The primary reason most patients are admitted onto the adult general ICU is that they are suffering from acute lung disease resulting in an inability to maintain adequate blood oxygenation. Thus a method of modelling acute lung disease was an important element of the modelling process. It is well established in the literature that distribution of ventilation and perfusion over the lung is not homogenous5-8. Results from multiple inert gas elimination techniques (MIGET) suggest that for normal healthy lungs, ventilation and perfusion are log-normally distributed6,7 while patients with Adult Respiratory Distress Syndrome (ARDS)5 or other pathologies8 have been shown to have bimodal distributions. Using these results as a starting point, we examined a theoretical model of a multi-compartment lung having a log-normal distribution of VQ ratios to determine what pattern of damage would give rise to a bimodal distribution. This showed that a bimodal distribution for D% lung damage was obtained by setting the VQ ratios for a randomly selected D/100 compartments to 1% of their non-damaged value.

To validate our theoretical model we required a technique which spatially measures VQ ratios. Isotope (VQ) lung scans where different isotope compounds are used to assess ventilation (V) and lung perfusion (Q) independently are routinely used to investigate patients with suspected pulmonary embolism (PE). Such scans are however, not tomographic. Four views are normally taken: anterior, posterior, left oblique and right oblique. The problem with the two oblique views is that left and right lung images are partially superimposed – therefore only the anterior and posterior views were used in this study. Using data from the Visible Human project, a 3d anatomical model of the lungs within the thorax was constructed. Each voxel within this model was identified as belonging to 1 of 3 material types: lung, air and soft tissue. Using the linear attenuation coefficients for gamma radiation, this model was used to construct virtual VQ lung scans. These were very similar to lung scans obtained from normal subjects. Scans from 10 normal subjects and 10 subjects with PE were used to validate the theoretical model of lung damage. From the average of the anterior and posterior scans from each of these subjects the distribution of VQ values was obtained. To assess the degree of lung damage, these lung scans were first registered to the theoretical lung scans obtained from the Visible Human using an affine transform. Cross sectional slices from the Visible Human model could then have lung damage added, as shown in Figure 3. Ca and Cp are the measured isotope counts; t1 and t2, l1 and l2, and d1 and d2 represent the boundaries of the thorax, lung and damage respectively along a line in the anterior-posterior direction. Solving the integral equations relating Ca and Cp to isotope activity within the lung for d1 and d2 across the whole slice gives the size of the damaged area. Repeating this process across all slices allows us to compute a % damage by volume. 
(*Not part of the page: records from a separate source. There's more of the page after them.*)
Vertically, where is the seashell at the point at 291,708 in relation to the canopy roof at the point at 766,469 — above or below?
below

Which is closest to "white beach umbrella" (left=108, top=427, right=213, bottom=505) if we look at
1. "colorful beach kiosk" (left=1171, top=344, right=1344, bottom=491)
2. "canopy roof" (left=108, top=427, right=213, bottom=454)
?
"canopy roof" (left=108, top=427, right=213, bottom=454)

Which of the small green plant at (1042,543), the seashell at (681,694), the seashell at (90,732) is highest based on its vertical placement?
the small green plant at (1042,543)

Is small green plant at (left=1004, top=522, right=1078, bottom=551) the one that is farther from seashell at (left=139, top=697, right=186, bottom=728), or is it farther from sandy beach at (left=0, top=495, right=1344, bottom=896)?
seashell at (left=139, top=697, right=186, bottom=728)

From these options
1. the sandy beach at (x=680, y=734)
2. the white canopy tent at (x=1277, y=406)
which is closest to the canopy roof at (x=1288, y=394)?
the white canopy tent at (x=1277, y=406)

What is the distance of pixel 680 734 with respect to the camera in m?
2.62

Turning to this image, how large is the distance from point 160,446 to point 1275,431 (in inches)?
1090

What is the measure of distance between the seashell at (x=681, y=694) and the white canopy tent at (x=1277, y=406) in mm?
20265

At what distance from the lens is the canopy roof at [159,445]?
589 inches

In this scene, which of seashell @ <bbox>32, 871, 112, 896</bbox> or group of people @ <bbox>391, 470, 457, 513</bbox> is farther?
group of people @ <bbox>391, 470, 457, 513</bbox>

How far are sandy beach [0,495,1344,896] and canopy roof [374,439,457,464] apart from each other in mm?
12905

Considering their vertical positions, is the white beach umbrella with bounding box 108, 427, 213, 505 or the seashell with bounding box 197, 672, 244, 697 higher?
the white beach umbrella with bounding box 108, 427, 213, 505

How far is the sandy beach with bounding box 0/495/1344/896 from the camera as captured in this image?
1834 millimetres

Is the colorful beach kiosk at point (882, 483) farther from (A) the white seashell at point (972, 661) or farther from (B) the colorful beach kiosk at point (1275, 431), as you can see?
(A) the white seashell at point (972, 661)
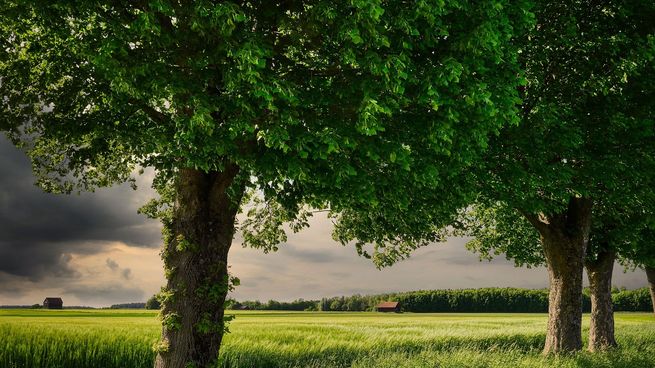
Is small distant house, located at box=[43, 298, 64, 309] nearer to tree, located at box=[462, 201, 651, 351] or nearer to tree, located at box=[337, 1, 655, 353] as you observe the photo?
tree, located at box=[462, 201, 651, 351]

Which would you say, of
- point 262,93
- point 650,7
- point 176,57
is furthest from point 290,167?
point 650,7

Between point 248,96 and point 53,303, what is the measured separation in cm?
7273

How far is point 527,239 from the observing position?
27.2 metres

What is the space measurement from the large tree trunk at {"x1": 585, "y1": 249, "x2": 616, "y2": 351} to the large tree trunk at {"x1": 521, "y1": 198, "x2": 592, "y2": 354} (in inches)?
205

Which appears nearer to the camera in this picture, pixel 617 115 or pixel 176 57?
pixel 176 57

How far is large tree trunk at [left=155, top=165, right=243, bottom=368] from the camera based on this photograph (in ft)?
41.2

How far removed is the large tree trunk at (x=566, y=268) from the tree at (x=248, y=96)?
30.7ft

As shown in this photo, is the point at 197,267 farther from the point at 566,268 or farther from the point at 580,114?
the point at 566,268

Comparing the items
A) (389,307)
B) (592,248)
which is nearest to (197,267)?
(592,248)

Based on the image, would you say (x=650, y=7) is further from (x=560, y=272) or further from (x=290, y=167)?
(x=290, y=167)

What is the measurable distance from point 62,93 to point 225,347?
10120 mm

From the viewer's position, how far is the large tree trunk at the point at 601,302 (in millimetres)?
25406

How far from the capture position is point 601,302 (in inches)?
1029

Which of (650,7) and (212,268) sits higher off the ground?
(650,7)
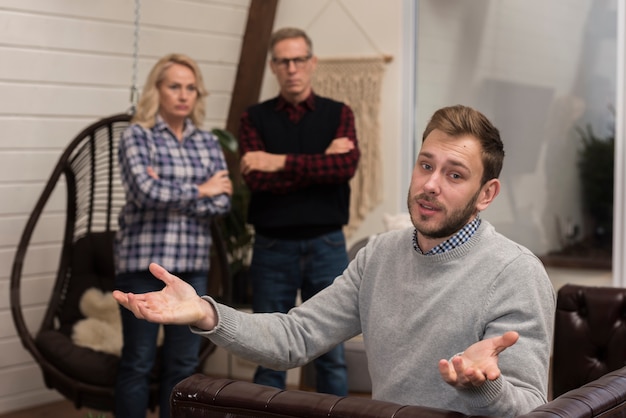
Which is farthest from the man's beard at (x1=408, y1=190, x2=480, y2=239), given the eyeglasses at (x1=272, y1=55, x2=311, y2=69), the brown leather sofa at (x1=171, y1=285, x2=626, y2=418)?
the eyeglasses at (x1=272, y1=55, x2=311, y2=69)

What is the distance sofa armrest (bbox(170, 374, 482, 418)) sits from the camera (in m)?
1.40

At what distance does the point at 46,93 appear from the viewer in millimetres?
4332

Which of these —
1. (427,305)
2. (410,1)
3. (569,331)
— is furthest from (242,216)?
(427,305)

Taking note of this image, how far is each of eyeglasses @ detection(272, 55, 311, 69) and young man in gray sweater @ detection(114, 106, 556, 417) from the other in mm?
1700

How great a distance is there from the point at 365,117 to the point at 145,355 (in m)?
2.07

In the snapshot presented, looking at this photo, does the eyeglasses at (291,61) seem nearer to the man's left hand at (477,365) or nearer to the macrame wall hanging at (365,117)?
the macrame wall hanging at (365,117)

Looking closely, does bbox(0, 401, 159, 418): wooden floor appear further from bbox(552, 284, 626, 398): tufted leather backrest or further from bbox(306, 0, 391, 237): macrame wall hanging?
bbox(552, 284, 626, 398): tufted leather backrest

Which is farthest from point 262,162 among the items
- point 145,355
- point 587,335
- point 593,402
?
point 593,402

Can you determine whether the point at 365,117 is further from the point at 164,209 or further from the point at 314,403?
the point at 314,403

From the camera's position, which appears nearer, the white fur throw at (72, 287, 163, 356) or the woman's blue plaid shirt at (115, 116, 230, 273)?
the woman's blue plaid shirt at (115, 116, 230, 273)

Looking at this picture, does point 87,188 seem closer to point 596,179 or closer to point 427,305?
point 596,179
diagram of the elements determining lung damage

This work was carried out in parallel with the development of the overall model and its evaluation is independent of the evaluation of the model as a whole. The key findings from this initial assessment of the model are:

  • The distribution of VQ values from the isotope scans failed to show a bimodal distribution in subjects with PE.
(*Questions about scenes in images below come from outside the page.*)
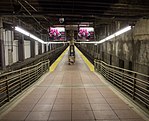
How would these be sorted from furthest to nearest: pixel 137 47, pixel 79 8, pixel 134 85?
1. pixel 137 47
2. pixel 79 8
3. pixel 134 85

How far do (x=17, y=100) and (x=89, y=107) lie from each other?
7.25ft

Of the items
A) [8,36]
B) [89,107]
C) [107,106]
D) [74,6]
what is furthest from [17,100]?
[8,36]

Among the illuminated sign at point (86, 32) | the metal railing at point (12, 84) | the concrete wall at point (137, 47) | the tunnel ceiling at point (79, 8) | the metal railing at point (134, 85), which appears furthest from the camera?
the illuminated sign at point (86, 32)

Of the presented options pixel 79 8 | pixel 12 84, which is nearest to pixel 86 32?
pixel 79 8

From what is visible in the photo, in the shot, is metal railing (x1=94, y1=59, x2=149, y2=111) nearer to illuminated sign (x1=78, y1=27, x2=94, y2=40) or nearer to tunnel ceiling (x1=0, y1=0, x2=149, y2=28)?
tunnel ceiling (x1=0, y1=0, x2=149, y2=28)

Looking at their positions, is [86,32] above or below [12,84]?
above

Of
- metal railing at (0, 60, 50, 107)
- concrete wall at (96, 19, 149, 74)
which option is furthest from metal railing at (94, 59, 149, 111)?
metal railing at (0, 60, 50, 107)

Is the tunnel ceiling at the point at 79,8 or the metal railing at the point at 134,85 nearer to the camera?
the metal railing at the point at 134,85

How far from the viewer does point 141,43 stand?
779cm

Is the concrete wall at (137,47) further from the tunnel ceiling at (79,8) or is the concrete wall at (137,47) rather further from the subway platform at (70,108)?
the subway platform at (70,108)

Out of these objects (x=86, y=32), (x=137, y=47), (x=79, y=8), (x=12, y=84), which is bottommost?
(x=12, y=84)

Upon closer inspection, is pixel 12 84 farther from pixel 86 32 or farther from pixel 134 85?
pixel 86 32

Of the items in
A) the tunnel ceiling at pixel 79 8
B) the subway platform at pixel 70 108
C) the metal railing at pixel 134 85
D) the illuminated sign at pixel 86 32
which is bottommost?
the subway platform at pixel 70 108

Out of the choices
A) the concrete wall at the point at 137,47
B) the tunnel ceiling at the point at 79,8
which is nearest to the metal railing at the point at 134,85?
the concrete wall at the point at 137,47
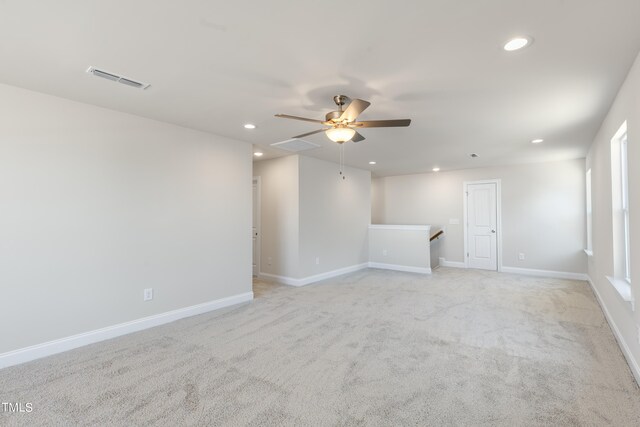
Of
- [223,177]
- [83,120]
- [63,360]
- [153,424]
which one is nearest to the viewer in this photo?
[153,424]

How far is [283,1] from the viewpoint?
5.39ft

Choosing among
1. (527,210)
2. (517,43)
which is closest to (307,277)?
(517,43)

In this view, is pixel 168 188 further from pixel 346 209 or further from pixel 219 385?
pixel 346 209

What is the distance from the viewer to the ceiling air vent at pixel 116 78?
7.86ft

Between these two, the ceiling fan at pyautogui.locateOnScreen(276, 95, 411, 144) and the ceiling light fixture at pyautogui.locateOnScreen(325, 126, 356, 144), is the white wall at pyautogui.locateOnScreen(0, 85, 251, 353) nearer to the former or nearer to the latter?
the ceiling fan at pyautogui.locateOnScreen(276, 95, 411, 144)

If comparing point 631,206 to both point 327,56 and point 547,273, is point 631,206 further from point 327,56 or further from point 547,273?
point 547,273

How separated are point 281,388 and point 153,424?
→ 82 centimetres

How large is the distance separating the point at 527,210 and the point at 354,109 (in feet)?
18.6

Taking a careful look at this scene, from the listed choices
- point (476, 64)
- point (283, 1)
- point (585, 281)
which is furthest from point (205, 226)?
point (585, 281)

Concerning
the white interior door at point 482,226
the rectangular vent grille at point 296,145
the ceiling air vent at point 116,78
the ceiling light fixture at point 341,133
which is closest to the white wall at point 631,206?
the ceiling light fixture at point 341,133

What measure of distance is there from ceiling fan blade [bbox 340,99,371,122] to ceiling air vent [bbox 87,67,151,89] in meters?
1.70

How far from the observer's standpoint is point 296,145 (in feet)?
15.5

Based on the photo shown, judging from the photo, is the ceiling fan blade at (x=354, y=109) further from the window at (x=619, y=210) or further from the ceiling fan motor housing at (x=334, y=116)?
the window at (x=619, y=210)

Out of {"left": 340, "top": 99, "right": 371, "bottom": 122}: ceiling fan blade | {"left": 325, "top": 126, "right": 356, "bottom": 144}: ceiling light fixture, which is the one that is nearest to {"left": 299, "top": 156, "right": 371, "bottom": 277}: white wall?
{"left": 325, "top": 126, "right": 356, "bottom": 144}: ceiling light fixture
  • The modal values of the isotope VQ scans are approximately equal to the modal values in the theoretical VQ distributions

  • The spread of model values in the VQ distributions from the isotope studies for subjects with PE was greater than that in normal subjects.
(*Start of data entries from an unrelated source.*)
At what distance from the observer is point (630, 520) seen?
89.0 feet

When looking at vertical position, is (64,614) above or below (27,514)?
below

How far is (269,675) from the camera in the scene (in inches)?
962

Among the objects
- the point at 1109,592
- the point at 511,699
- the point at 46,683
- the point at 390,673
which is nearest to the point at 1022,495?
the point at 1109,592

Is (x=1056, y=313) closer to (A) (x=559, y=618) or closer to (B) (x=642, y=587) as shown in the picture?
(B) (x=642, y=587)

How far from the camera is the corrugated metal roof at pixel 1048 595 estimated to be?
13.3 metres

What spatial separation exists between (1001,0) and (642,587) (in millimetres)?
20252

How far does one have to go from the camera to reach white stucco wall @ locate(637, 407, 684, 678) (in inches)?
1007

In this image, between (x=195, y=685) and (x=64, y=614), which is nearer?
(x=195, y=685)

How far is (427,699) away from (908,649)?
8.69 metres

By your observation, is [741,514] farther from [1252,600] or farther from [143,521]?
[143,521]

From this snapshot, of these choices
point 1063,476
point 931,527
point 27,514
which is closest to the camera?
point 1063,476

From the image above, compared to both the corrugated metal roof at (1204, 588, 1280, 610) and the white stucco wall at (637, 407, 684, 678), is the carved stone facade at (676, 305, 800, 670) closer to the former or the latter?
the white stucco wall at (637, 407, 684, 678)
  • The mean rms error between the isotope determined and distribution for the for the subjects with PE was independent of % damage (r2 = 0.16)

MIGET depends on gas transport across the alveolar membrane whereas the isotope technique used in this study is independent of the transport properties of the membrane which may account for the lack of a bimodal distribution. However, the other 3 results suggest that we may have a way of modelling acute lung damage. There is a need for further theoretical and experimental work to further investigate these findings.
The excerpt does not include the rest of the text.